Эмиль Поташевич в своих интервью не раскрывал главную тайну: кто заказал ему это башенное сочетание. Уклончиво и неясно говорилось о межправительственной договоренности, согласно которой в рамках года русско-французской дружбы планировалось осуществить другие, не менее масштабные проекты. Наш президент и в особенности премьер-министр дали в ту зиму массу интервью, но никто из журналистов и словом не обмолвился о башнях – наверное, все они от волнения забывали, о чем хотели спросить. Французы молчали тоже. Поташевич отвечал ясно лишь на один вопрос:
– Мы хотим сносить эту башню когда кончать выставка. Великий Эйфель не увидеть смерти своего детища (Поташевич произносил это слово с ударением на втором слоге), мы же выполнять свое обещание перед правительством и сносить после выставка.
– Но Останскинская башня не пострадает? – волновались красные от мороза журналисты.
– Вы не можете беспокоиться, ваша башня останется с вами. Вы дальше можете смотреть Петросьян, – улыбался учтивый француз, искренне желая сделать приятное русским друзьям, о вкусах которых он успел составить превратное, но не лишенное оснований мнение; но русские друзья принимали это за грубую злую шутку и обижались, и красная от мороза грудастая девица в кокошнике совала дорогому гостю хлеб-соль чуть ли не в лицо.
Вежливый француз принимал это за особенности русского обычая. Диалог культур все же не клеился.
По-настоящему он наладился в конце февраля, когда двойная башня начала непредвиденное и слишком поздно замеченное вещание.

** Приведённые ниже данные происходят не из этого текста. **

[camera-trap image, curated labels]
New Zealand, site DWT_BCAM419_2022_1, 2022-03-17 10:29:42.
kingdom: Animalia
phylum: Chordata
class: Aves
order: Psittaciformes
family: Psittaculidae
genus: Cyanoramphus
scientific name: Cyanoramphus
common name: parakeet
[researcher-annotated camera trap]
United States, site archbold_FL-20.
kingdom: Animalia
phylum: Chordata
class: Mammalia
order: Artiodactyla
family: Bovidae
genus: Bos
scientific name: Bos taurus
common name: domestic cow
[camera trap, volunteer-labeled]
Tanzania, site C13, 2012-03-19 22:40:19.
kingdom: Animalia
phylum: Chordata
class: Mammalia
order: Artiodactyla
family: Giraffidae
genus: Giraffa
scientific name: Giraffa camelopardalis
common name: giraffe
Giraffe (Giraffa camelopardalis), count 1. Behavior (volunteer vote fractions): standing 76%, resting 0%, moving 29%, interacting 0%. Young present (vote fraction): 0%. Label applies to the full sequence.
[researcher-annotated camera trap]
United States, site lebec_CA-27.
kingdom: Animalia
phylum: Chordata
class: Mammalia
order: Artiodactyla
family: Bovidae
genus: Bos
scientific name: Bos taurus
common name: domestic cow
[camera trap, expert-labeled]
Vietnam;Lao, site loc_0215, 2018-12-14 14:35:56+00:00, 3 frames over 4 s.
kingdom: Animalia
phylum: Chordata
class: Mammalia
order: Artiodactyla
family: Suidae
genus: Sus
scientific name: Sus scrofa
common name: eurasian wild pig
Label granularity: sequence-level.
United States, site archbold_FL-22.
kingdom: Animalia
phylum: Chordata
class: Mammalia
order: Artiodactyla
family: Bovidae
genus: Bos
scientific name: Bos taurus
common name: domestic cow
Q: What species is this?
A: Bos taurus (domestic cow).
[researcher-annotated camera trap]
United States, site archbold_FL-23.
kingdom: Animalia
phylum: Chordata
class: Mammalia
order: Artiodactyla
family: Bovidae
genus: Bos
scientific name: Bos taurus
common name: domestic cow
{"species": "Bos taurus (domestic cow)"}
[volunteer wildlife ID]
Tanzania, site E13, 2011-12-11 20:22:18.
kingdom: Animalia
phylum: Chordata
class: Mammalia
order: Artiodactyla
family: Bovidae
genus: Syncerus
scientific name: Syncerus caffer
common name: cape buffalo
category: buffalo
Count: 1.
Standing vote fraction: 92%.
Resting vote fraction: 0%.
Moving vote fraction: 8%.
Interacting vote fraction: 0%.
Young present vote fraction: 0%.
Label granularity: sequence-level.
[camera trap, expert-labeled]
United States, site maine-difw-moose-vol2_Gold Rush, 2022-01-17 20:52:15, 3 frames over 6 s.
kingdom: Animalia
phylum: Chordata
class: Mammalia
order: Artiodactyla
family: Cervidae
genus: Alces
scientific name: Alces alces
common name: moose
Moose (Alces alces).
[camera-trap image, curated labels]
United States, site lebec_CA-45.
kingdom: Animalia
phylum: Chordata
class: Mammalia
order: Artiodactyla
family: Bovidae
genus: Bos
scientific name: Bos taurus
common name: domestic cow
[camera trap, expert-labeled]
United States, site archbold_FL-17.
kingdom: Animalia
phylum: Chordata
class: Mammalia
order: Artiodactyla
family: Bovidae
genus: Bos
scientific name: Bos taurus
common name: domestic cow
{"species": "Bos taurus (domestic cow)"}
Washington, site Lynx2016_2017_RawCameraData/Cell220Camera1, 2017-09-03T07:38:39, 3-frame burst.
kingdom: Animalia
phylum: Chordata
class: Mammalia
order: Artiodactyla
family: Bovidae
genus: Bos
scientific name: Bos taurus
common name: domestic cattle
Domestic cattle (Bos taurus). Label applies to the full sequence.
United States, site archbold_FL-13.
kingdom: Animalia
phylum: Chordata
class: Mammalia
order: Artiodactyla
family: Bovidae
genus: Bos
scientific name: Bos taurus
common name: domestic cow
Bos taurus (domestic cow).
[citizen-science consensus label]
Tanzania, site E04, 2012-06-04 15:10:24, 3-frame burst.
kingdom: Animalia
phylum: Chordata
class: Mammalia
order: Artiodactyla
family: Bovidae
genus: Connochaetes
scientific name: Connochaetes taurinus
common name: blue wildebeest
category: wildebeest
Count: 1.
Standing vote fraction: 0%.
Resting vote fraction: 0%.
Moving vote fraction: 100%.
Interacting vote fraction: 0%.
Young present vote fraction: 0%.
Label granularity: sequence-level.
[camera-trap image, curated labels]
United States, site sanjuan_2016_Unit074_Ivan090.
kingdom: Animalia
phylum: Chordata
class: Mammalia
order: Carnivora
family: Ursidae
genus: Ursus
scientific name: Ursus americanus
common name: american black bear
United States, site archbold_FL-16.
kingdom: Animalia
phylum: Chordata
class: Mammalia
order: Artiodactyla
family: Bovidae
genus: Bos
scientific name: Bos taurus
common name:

Первой к Останкино потянулась московская молодежь. Студенты и студентки, несмотря на мороз, прогуливались возле архитектурного чуда, фотографировались, целовались. Многие девушки, не боясь застудить свои нежные придатки, ходили в чулках и, презрев условности, приподнимали полы пальто, демонстрируя фотографировавшим их парням расчерченные сетчатым узором юные бедра. На некоторых из них под чулками были теплые колготки, но все равно поток пострадавших от башен, вскоре хлынувший в московские больницы, начался именно с этого тоненького чулочного ручейка. Признаться, эти тихие московские девушки чересчур напоминали бы обыкновенных проституток, если бы не выражение девственной скромности, поселившееся на их лицах в те дни. Не боясь быть вульгарными, они были просто красивы; и кто знает, отчего так? Что за таинственные лучи так сильно изменили лица юных москвичек? Задумываясь над этими вопросами, мы рискуем отвлечься от нашего повествования.
Идиллия (еще одно слово, чрезвычайно популярное в те дни), впрочем, вскоре была грубо нарушена. К юным красавицам постепенно стали примешиваться трансвеститы. Вокруг стройной Останкинской башни, затянутой в ажурный чулок Эйфелевой, стали прогуливаться крашеные мужчины в узких женских пальто, из-под которых торчали кривые красные ноги с кожным раздражением от бритья. Надо ли говорить, что к этому времени Останкино стало культовым местом? Надо ли говорить, что началось ужасное?..
Вслед за придатками девушек начали страдать лица трансвеститов, и не от природы, а от рук человеческих. Трансвеститы довольно быстро были разогнаны крепкими парнями в беретах, и бабушкам с хоругвями ничего не досталось. Есть известный закон: идейная близость выявляет родство стилистическое. Сохранилось несколько интервью с прохожими, поясняющих эту мысль.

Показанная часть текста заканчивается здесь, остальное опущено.